Kathleen Peterson’s Mysterious Staircase Death: Accident or Homicide?

The Indictment of Michael Peterson

Attorney David S. Rudolf and Client Michael Peterson

“Our position is that he had absolutely nothing to do with it. It was an accident and it happened while he was not in the house. They were soulmates.” ~David Rudolf

“We have a very clear picture of what happened that night. There is no question in my mind that Michael Peterson killed Kathleen, and the evidence will support that.” ~Jim Hardin, Pre-Trial

A Special Grand Jury decided there was sufficient evidence gathered by police to warrant a trial in the case.

On December 20, 2001, Michael Peterson was indicted on the charge of first-degree murder for the death of Kathleen. He spent three weeks in jail.

On January 14, 2001, was released from prison, when a judge set an $850,000 secured bond for him.

Before trial, the court denied defendant’s motion to suppress all evidence seized as a result of the December 9, 10, and 12, 2001 search warrants.

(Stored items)
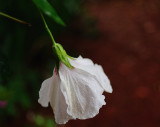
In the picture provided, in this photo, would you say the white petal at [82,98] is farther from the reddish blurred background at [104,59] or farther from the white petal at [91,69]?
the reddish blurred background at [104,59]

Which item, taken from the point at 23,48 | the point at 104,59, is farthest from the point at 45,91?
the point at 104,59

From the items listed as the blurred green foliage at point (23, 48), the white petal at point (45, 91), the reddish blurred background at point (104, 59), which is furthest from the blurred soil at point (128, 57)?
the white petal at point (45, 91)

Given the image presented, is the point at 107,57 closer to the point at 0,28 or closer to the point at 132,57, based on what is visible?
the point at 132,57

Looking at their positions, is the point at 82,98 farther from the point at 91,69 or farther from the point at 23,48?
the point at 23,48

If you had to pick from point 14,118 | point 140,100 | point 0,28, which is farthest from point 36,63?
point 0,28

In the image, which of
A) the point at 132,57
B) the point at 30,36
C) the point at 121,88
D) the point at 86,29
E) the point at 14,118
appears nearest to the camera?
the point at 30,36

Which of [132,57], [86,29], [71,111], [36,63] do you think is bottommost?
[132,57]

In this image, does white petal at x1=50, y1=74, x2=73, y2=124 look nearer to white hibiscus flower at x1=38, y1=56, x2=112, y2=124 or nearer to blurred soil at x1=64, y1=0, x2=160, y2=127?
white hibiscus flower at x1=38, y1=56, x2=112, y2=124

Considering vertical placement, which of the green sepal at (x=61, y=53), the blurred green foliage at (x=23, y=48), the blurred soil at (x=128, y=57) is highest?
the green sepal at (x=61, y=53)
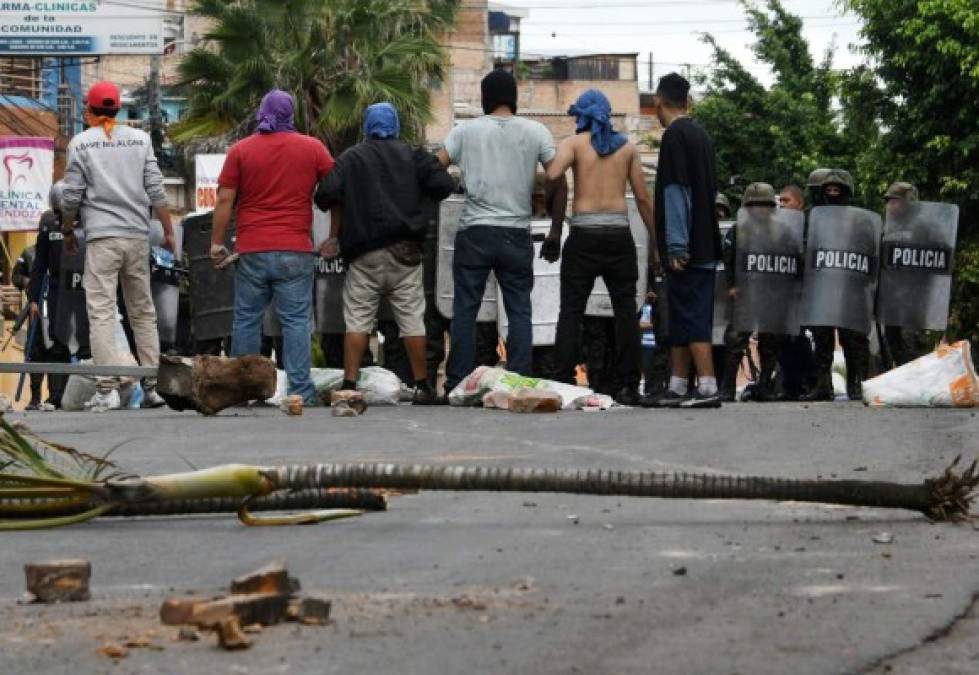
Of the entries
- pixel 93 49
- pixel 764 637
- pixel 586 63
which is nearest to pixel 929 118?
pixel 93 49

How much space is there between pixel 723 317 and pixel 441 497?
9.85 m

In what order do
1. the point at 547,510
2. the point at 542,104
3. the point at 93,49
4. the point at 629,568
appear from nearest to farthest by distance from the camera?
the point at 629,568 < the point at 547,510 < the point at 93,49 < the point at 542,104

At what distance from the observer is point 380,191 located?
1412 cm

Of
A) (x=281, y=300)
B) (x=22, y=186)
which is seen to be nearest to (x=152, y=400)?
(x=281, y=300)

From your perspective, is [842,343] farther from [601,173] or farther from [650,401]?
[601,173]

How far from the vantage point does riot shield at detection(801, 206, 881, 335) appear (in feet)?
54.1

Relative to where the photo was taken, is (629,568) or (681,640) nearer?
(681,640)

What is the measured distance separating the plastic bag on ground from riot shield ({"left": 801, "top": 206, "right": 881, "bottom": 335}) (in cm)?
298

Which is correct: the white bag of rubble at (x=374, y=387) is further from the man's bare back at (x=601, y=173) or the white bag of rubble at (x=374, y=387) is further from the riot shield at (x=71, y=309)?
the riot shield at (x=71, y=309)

Actions to take:
a. Condense the paragraph in the Peterson case excerpt that begins "On December 20, 2001" into a single shorter sentence that keeps its main facts.
b. List every person named in the Peterson case excerpt.
c. Please extract the passage of the Peterson case excerpt starting with "On December 20, 2001, Michael" and going on through "2001 search warrants.", copied word for word.

Results of the exercise:
a. Michael Peterson was indicted for first-degree murder in Kathleen's death on December 20, 2001, and spent three weeks in jail.

b.
- Kathleen Peterson
- Michael Peterson
- David S. Rudolf
- Jim Hardin

c.
On December 20, 2001, Michael Peterson was indicted on the charge of first-degree murder for the death of Kathleen. He spent three weeks in jail.

On January 14, 2001, was released from prison, when a judge set an $850,000 secured bond for him.

Before trial, the court denied defendant’s motion to suppress all evidence seized as a result of the December 9, 10, and 12, 2001 search warrants.